Providing that help centers on "the interdisciplinary question" (xii). In what appears to be the fundamental statement of his argument for the book (I've done some reading ahead), he writes:
Stated succinctly, the interdisciplinary question is: What is the character of theology's interdisciplinary engagement with the natural sciences? My equally succinct answer will be that theology's interdisciplinary character is fundamentally hermeneutical, that is, theologians engage the natural sciences primarily as interdisciplinary interpreters. (xii)He is going to argue for "hermeneutics as an interdisciplinary paradigm," knowing that he will also need to clear up misconceptions about hermeneutics to do so, and this is where Paul Ricoeur comes in, though using Ricoeur will also bring some challenges (xiii-xv). Rather than write about these misconceptions and challenges in this post, we will return to them in future posts, as they are only summarized in the introduction.
The introduction concludes with several paragraphs on what each chapter hopes to achieve. Chapters one and two appear to set up the next three, in which one of "three guiding questions" will be answered (xv-xvi). From the chapter overviews it is clear that "Ricoeur's dialectical process of understanding through explanation" is crucial for Reynhout's argument, so in future posts it will be important to keep track of this component (xv-xvi).

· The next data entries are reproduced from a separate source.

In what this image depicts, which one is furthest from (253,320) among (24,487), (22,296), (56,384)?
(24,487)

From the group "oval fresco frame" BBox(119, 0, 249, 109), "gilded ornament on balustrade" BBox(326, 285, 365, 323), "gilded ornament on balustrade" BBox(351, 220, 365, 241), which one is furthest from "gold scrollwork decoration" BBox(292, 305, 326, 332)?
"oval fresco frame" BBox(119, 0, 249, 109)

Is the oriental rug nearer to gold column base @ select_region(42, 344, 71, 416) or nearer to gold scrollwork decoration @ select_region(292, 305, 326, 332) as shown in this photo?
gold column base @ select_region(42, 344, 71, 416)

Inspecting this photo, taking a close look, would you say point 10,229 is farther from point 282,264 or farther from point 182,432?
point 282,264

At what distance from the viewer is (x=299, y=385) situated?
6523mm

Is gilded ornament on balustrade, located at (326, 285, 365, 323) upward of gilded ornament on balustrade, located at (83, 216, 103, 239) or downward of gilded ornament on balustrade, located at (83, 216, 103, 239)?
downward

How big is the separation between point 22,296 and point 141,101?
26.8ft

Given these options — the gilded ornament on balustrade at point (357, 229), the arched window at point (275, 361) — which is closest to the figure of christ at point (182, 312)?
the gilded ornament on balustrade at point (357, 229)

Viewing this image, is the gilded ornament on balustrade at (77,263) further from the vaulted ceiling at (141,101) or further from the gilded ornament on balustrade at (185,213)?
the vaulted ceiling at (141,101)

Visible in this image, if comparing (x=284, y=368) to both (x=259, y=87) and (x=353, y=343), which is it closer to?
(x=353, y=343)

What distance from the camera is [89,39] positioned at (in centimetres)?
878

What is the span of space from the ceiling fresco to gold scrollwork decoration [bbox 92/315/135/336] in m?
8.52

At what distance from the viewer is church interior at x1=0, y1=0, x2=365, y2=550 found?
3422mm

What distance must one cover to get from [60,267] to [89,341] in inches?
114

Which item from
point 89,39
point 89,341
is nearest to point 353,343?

I want to conclude this introductory post by offering a little observation. I was excited to see the discussion about the problem of generic theism in interdisciplinary work. Like Reynhout, my concern to engage other disciplines as a theologian "is not driven by a kneejerk fundamentalist orthodoxy" (xi). My concern with generic theism in interdisciplinary work (and in general) comes from the work of Michael Welker, and I'm excited to learn how Reynhout's solution gets one out of this problem. This is just one of many things I look forward to learning from him.